= Suicide paragraph =

Term in the politics of Norway

A suicide paragraph (selvmordsparagraf), sometimes referred to as a suicide clause, is an important term in the politics of Norway. It is a part of the formal agreements between political parties on forming a coalition government. It states that if a certain political case is brought up, the coalition is considered dissolved.

==Use in Norway==

===Syse Cabinet===
In practice, the use has usually related to the question of Norway and the European Union. This question is a cross-cutting cleavage, splitting parties who would otherwise be more cooperating. It was first used by Jan P. Syse's Cabinet, which assumed office in 1989. It was known from the 1972 EEC referendum that the "European question" was a divisive one in Norwegian politics, and the coalition parties (Conservative, Christian Democratic, Centre) held different views.

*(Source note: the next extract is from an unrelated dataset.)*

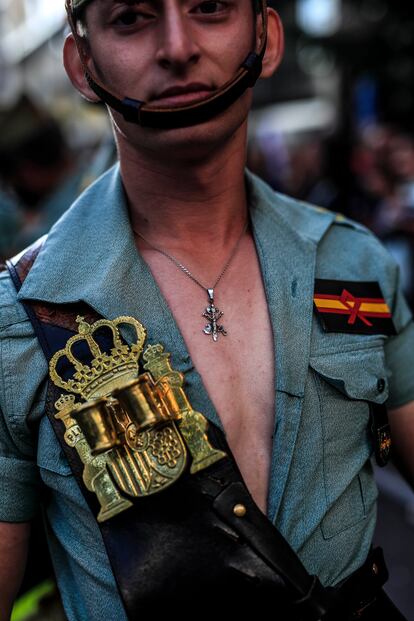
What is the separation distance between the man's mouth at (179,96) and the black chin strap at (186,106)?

The "suicide paragraph" was a part of a 22-point declaration that was put together after the 1989 general election (not before, as had been the tradition during the 1980s). Through the paragraph, the coalition parties "agreed to disagree" on the issue. As it turned out, the suicide paragraph and the European question caused the coalition to dissolve after only one year. The strongly EU-sceptical Centre Party parted ways with the pro-EU Conservatives, and the parties have not been coalition partners since. A Labour cabinet took over, proposed and negotiated EU membership but backed down after the 1994 referendum in which the electorate rejected this.

===Bondevik Cabinet===
Labour held office until after the 1997 general election. Kjell Magne Bondevik's First Cabinet, a coalition of the Christian Democratic, Centre and Liberal parties, assumed office then, but did not have a suicide paragraph. However, when Kjell Magne Bondevik's Second Cabinet (Christian Democratic, Conservative, Liberal) assumed office in 2001, a suicide paragraph was a part of the post-election Declaration of Sem. Unlike in 1989, it was not clear that the EU was an actual forthcoming issue. However, the parties decided to keep it as a safeguard, and the paragraph now meant that the coalition would disband if the European question reached the broader political "agenda". Prime Minister Kjell Magne Bondevik represented an EU-sceptical party, and was personally prepared to resign, an action which would dissolve the cabinet. Dagbladet's commentator noted that the will to remain in coalition was strong, so the suicide paragraph actually vitalized Bondevik's Second Cabinet, securing a state of non-debate and thus a prolonged life of the coalition. The cabinet remained intact throughout the term.

===Stoltenberg Cabinet===
Long before the fall of Bondevik's Second Cabinet, a group of opposition parties (Labour, Centre, Socialist Left) had discussions on a possible Red-Green Coalition. Long before the 2005 general election it was speculated that such a coalition would need suicide paragraph as much as Bondevik's coalition. This was officially confirmed by the EU-sceptical party leaders of the Centre and Socialist Left parties after the election victory, on the day the Red-Green Coalition (Jens Stoltenberg's Second Cabinet) began drafting their First Declaration of Soria Moria. The end declaration did in fact contain a suicide paragraph, and the pro-EU Minister of Foreign Affairs Jonas Gahr Støre declared his adherence to the principle. On the other hand, it became clear that the Socialist Left Party had to sacrifice their scepticism towards NATO (in 2014, the coalition's leader even became their secretary-general), and their general anti-Americanism. The cabinet remained intact, and even won re-election in 2009.